Inspiring

Question

How to extract an image from PDF document and save on disk

Forum|Forum|6 years ago
May 27, 2019
3 replies
4883 views

I am exploring SDK samples, where I have found a sample code to extract image info using PDDocEnumResources API which is calling callback procedure with Cos obj, as per sample code it is easy to extract image info of XObject as mentioned in this screenshot but how to extract this Image Stream from CosObj ?

This topic has been closed for replies.

T

Test Screen Name

Legend

You must read streams linearly (from the start towards the end). You can call ASStmRead as often as you need, in a loop, each time returning the number of bytes read.

For an image stream, in any case, you need every byte of the data. You also need to use cosOpenFiltered unless you are reading DCTDecode to treat as a JPEG file.

Have you read the PDF Reference to understand the different image pixel formats (1,2,4,8,12 bits per pixel) and colour spaces you might encounter. This is not a small project. Rendering it is an alternative, but this uses difficult APIs, and in decades of using the Acrobat SDK I have avoided them.

T

Test Screen Name

Legend

This MIGHT be the right object ( pretty small chance) but the usual thing is to start with the page and navigate recursively through the XObject and other resources to find images. A PDF contains steams for countless purposes.

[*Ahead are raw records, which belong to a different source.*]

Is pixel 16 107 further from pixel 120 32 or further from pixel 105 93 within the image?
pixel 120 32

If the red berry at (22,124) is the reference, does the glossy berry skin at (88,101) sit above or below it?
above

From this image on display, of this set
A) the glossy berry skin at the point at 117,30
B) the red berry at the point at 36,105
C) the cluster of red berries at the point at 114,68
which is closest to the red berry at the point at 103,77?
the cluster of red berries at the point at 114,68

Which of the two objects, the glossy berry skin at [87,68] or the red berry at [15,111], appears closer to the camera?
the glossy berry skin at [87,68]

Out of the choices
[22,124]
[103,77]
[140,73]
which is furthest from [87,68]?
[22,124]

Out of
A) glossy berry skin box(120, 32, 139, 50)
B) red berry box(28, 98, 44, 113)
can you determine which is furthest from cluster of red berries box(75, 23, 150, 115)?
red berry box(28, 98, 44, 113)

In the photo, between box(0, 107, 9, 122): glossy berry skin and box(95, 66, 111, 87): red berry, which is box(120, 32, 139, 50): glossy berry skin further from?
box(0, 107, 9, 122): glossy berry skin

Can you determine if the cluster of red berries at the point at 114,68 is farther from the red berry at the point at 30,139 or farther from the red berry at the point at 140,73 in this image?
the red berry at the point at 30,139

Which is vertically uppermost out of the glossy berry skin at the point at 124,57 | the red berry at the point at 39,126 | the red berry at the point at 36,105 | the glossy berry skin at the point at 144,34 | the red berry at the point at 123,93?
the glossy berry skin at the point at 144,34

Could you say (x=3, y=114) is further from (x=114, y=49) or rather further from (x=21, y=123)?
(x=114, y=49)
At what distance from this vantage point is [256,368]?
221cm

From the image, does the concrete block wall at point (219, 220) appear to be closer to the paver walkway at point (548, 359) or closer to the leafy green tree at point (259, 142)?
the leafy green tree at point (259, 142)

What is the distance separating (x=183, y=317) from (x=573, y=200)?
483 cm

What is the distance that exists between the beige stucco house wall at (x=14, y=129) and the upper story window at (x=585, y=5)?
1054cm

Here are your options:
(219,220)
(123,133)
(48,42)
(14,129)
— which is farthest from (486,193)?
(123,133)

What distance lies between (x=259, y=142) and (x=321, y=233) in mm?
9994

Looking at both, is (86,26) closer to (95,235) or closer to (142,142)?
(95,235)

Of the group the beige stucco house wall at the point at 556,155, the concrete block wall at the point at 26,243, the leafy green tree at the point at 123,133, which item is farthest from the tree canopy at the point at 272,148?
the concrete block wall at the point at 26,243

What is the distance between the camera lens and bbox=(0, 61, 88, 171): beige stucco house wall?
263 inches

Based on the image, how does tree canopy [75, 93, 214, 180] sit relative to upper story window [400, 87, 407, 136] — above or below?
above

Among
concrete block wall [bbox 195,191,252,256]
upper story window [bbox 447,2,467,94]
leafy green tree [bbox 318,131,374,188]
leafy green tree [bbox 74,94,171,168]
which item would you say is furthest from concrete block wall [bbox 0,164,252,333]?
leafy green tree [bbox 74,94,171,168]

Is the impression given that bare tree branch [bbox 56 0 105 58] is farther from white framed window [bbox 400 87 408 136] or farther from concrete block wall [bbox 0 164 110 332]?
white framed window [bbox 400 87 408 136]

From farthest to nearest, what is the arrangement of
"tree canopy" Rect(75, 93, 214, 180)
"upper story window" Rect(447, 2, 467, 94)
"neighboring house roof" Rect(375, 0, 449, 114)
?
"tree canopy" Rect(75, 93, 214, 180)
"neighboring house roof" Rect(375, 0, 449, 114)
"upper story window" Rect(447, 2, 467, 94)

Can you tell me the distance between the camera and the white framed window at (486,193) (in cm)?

As I noted though, it is not a JPEG nor any image file. You need to parse the image data and convert to the required format.

Thom Parker

Community Expert

The easy way is too purchase PDF CanOpener, which you'll need anyway if you are writing plug-ins.

COS Level Editor for PDF

You can extract the raw byte data from the stream with the CosStream functions.

CosObj cosStmln = ... your cos stream object...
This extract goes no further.